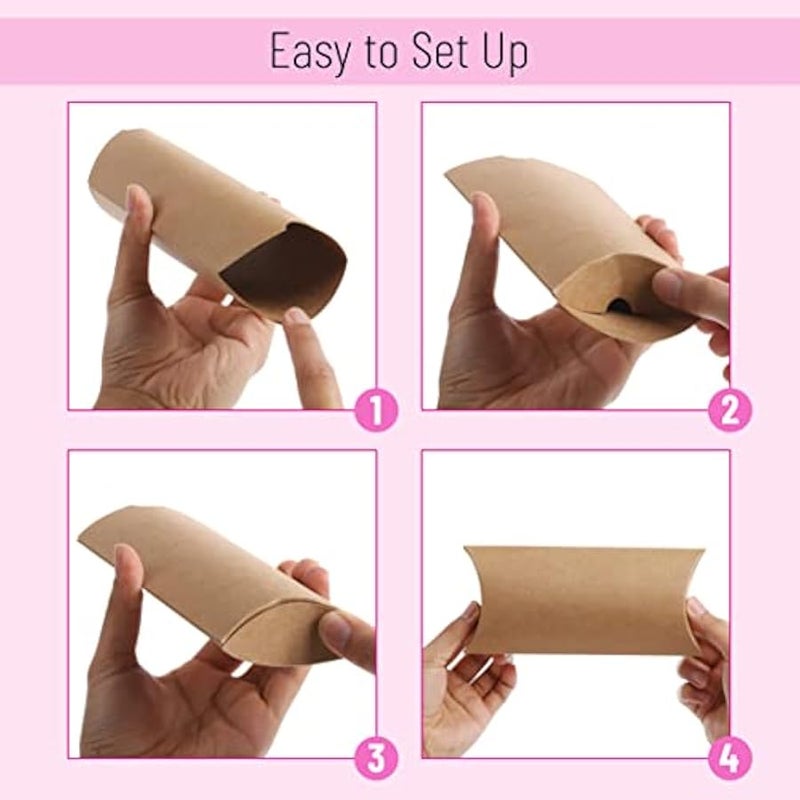 Easy to Set Up

1

2

3

4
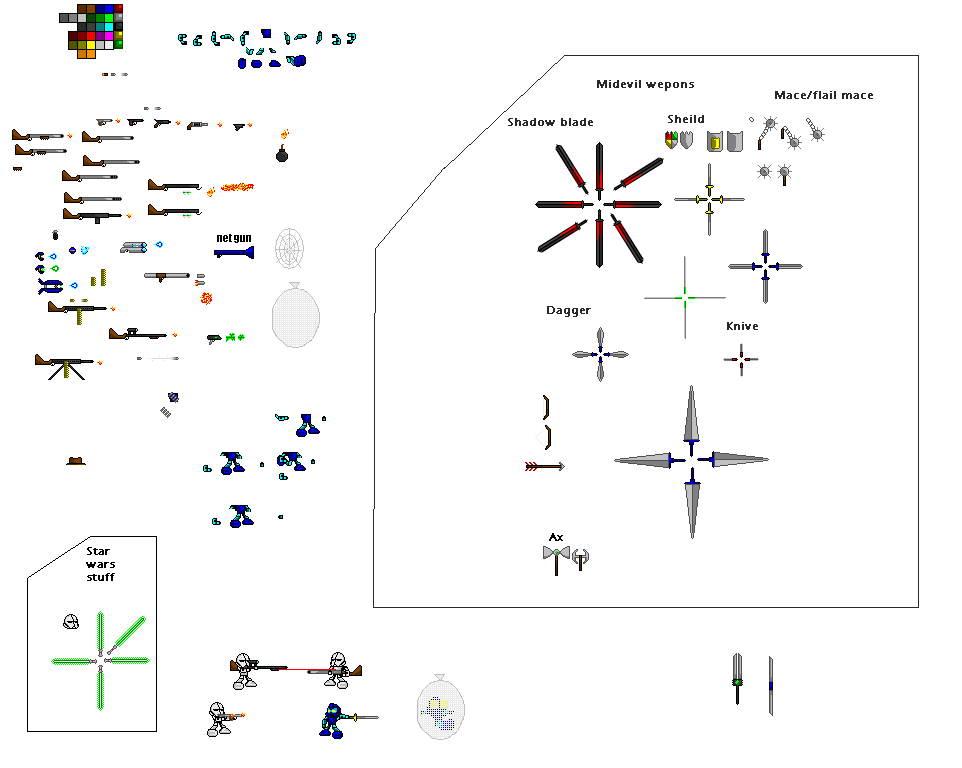 net gun

Midevil wepons

Shadow blade

Sheild

Mace/flail mace

Dagger

Knive

Ax

Star wars stuff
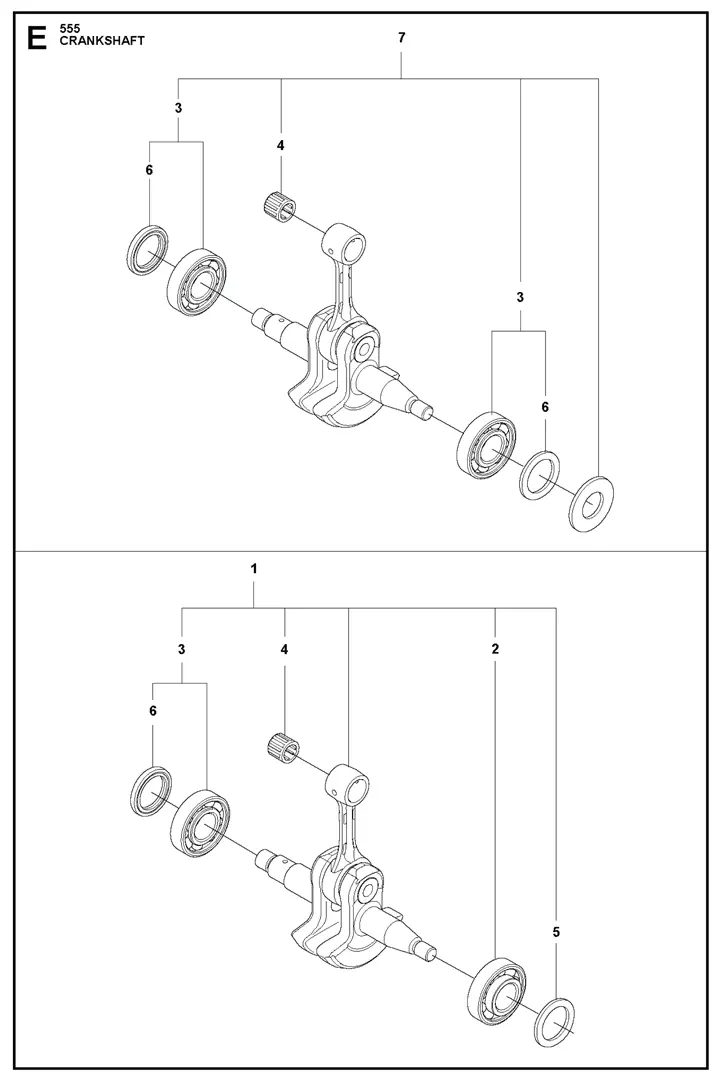 E
555
CRANKSHAFT

7
3
4
6
3
6

1
3
4
2
6
5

Task instructions:
Only the pictures may be dropped; print every record exactly as given.

Worked solution:
 Easy to Set Up

1

2

3

4
 net gun

Midevil wepons

Shadow blade

Sheild

Mace/flail mace

Dagger

Knive

Ax

Star wars stuff
 E
555
CRANKSHAFT

7
3
4
6
3
6

1
3
4
2
6
5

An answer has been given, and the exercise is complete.